Raila to IEBC: No manual register, no elections

Azimio presidential candidate Raila Odinga.

Azimio la Umoja presidential candidate Raila Odinga.

Photo credit: Joseph Kanyi | Nation Media Group

Azimio la Umoja One Kenya Coalition presidential candidate Raila Odinga has demanded that the elections agency employs the use of a manual register to complement its plan to solely identify all voters electronically.

Failure to which, Mr Odinga said, “there will be no elections.”

Mr Odinga, who was speaking in Githunguri in Kiambu County, said failure by the Independent Electoral and Boundaries Commission (IEBC) to have a manual backup to the electronic identification of voters was a recipe for disaster.

“With a manual register, it will be easy to tell how many people have voted in every polling station. In the electronic register, there is no record that remains. That is why we’re saying that there must be a manual register at every polling station. It is not negotiable. We’re telling the IEBC they must have a manual register along with the biometric identification of voters on that day. La hivyo, hakuna uchaguzi (Failure to which, there will be no election),” Mr Odinga said.

The IEBC had last week seemed to bow to pressure to use the manual register alongside the electronic one, but chairman Wafula Chebukati and chief executive Marjan Hussein Marjan insisted it will only be employed as a “last resort.”

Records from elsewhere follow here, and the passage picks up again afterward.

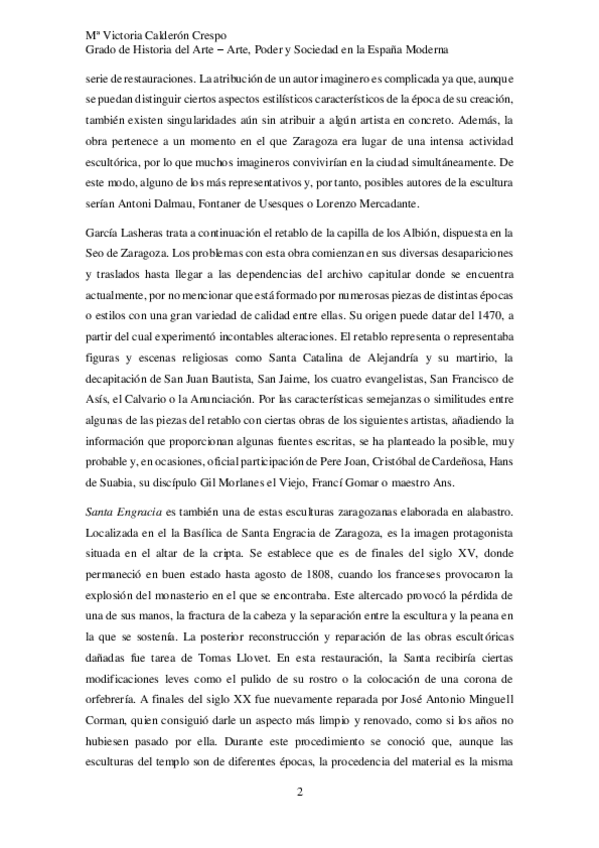 Mª Victoria Calderón Crespo
Grado de Historia del Arte – Arte, Poder y Sociedad en la España Moderna

serie de restauraciones. La atribución de un autor imaginero es complicada ya que, aunque se puedan distinguir ciertos aspectos estilísticos característicos de la época de su creación, también existen singularidades aún sin atribuir a algún artista en concreto. Además, la obra pertenece a un momento en el que Zaragoza era lugar de una intensa actividad escultórica, por lo que muchos imagineros convivirían en la ciudad simultáneamente. De este modo, alguno de los más representativos y, por tanto, posibles autores de la escultura serían Antoni Dalmau, Fontaner de Usesques o Lorenzo Mercadante.

García Lasheras trata a continuación el retablo de la capilla de los Albión, dispuesta en la Seo de Zaragoza. Los problemas con esta obra comienzan en sus diversas desapariciones y traslados hasta llegar a las dependencias del archivo capitular donde se encuentra actualmente, por no mencionar que está formado por numerosas piezas de distintas épocas o estilos con una gran variedad de calidad entre ellas. Su origen puede datar del 1470, a partir del cual experimentó incontables alteraciones. El retablo representa o representaba figuras y escenas religiosas como Santa Catalina de Alejandría y su martirio, la decapitación de San Juan Bautista, San Jaime, los cuatro evangelistas, San Francisco de Asís, el Calvario o la Anunciación. Por las características semejanzas o similitudes entre algunas de las piezas del retablo con ciertas obras de los siguientes artistas, añadiendo la información que proporcionan algunas fuentes escritas, se ha planteado la posible, muy probable y, en ocasiones, oficial participación de Pere Joan, Cristóbal de Cardeñosa, Hans de Suabia, su discípulo Gil Morlanes el Viejo, Francí Gomar o maestro Ans.

Santa Engracia es también una de estas esculturas zaragozanas elaborada en alabastro. Localizada en el la Basílica de Santa Engracia de Zaragoza, es la imagen protagonista situada en el altar de la cripta. Se establece que es de finales del siglo XV, donde permaneció en buen estado hasta agosto de 1808, cuando los franceses provocaron la explosión del monasterio en el que se encontraba. Este altercado provocó la pérdida de una de sus manos, la fractura de la cabeza y la separación entre la escultura y la peana en la que se sostenía. La posterior reconstrucción y reparación de las obras escultóricas dañadas fue tarea de Tomas Llovet. En esta restauración, la Santa recibiría ciertas modificaciones leves como el pulido de su rostro o la colocación de una corona de orfebrería. A finales del siglo XX fue nuevamente reparada por José Antonio Minguell Corman, quien consiguió darle un aspecto más limpio y renovado, como si los años no hubiesen pasado por ella. Durante este procedimiento se conoció que, aunque las esculturas del templo son de diferentes épocas, la procedencia del material es la misma

2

During a consultative meeting with the four presidential candidates—Mr Odinga, Deputy President William Ruto, Roots Party candidate George Wajackoyah and his Agano counterpart David Mwaure Waihiga—Mr Chebukati assured that the issue of the register would be addressed amicably.

“The issue of the register will be addressed and it will be shared with the stakeholders and we shall break them down up to each polling station,” Mr Chebukati said at the meeting held at the Windsor Hotel in Kiambu County.

Mr Marjan, on his part, said: “The electronic register will be the primary document that we shall use but we are also saying that we shall provide the physical register which would be used as a last resort.”